# Records for processing
■ ■ ■ ■ ■
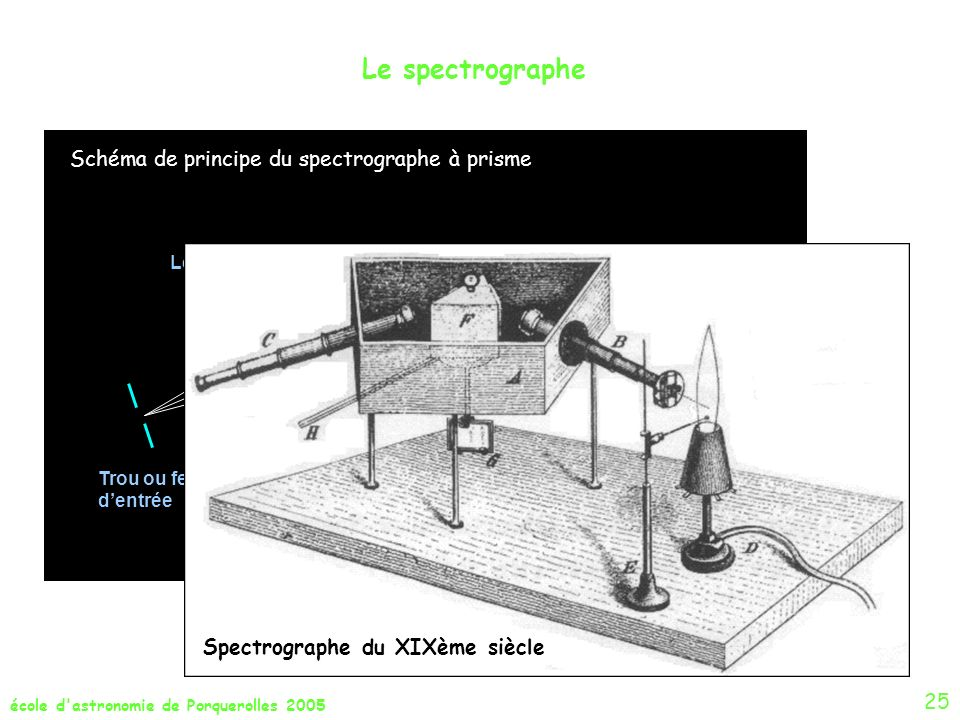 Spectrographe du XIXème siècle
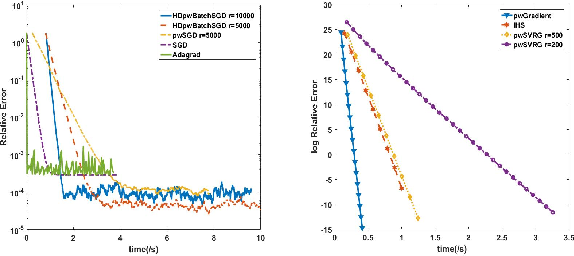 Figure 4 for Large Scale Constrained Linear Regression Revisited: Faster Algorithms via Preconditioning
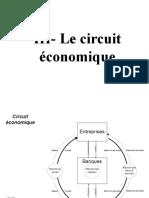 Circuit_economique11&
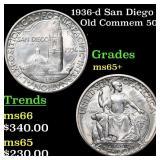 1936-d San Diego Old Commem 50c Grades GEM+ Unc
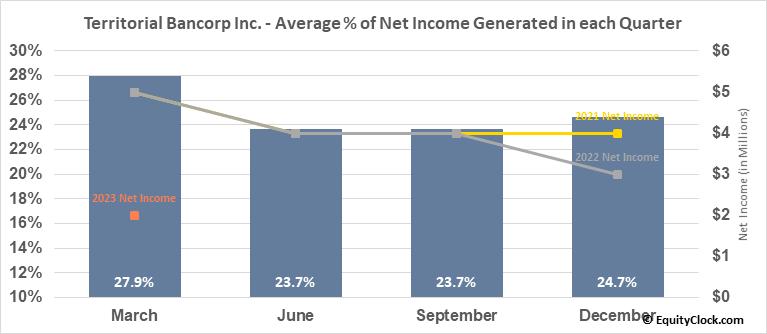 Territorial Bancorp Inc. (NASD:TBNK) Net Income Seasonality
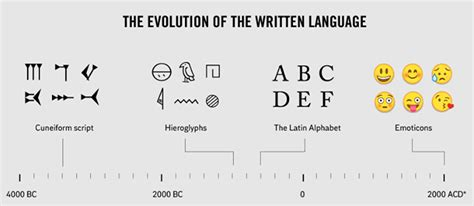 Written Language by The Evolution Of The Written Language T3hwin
■ ■ ■ ■ ■
# Work task
Your task is to restate every record word for word. Omit all pictures.

# Exercise solution
 Spectrographe du XIXème siècle
 Figure 4 for Large Scale Constrained Linear Regression Revisited: Faster Algorithms via Preconditioning
 Circuit_economique11&
 1936-d San Diego Old Commem 50c Grades GEM+ Unc
 Territorial Bancorp Inc. (NASD:TBNK) Net Income Seasonality
 Written Language by The Evolution Of The Written Language T3hwin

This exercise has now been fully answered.